What is needed
For this exercise, output the line containing "Пластина защитная, внутренняя" and every line after it through the end of the records, exactly, and no other line.

Stored data
*** Block opens ***
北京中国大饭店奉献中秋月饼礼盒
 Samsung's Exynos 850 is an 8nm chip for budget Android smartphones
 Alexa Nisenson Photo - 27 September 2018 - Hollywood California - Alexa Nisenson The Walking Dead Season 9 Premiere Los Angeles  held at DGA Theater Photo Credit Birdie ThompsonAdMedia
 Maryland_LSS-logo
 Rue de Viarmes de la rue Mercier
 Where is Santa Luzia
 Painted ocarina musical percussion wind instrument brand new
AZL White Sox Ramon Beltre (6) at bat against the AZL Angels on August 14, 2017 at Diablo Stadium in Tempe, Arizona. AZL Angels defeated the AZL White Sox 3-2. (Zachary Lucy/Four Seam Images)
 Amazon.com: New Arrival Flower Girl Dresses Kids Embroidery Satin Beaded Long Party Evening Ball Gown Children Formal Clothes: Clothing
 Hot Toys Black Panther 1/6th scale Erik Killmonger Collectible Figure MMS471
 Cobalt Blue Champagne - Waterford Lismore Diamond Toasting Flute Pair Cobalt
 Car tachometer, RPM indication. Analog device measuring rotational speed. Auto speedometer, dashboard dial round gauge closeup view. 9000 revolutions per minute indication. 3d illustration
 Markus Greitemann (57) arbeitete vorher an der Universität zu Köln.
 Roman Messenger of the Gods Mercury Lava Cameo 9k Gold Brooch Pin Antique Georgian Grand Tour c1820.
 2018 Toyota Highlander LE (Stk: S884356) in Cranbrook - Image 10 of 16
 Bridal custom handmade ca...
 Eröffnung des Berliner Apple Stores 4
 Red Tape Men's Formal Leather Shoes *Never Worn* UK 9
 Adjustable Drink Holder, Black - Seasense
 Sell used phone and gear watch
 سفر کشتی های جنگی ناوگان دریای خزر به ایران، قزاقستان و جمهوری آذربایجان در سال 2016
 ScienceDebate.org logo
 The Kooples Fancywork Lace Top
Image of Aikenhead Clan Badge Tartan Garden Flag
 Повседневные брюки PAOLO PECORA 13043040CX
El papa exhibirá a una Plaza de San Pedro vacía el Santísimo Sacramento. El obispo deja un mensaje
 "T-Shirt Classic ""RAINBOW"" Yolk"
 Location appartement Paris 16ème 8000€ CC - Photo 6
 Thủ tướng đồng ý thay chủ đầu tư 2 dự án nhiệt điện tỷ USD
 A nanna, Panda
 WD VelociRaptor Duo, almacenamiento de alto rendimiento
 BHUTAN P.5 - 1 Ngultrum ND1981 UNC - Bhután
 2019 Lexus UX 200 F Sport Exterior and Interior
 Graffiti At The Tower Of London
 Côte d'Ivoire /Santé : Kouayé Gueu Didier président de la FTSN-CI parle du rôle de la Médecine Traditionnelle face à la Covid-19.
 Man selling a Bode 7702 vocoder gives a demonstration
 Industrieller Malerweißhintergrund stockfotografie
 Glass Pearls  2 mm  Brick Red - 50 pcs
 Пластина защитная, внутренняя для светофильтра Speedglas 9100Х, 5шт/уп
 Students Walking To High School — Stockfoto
*** Block closes ***
Written response
 Пластина защитная, внутренняя для светофильтра Speedglas 9100Х, 5шт/уп
 Students Walking To High School — Stockfoto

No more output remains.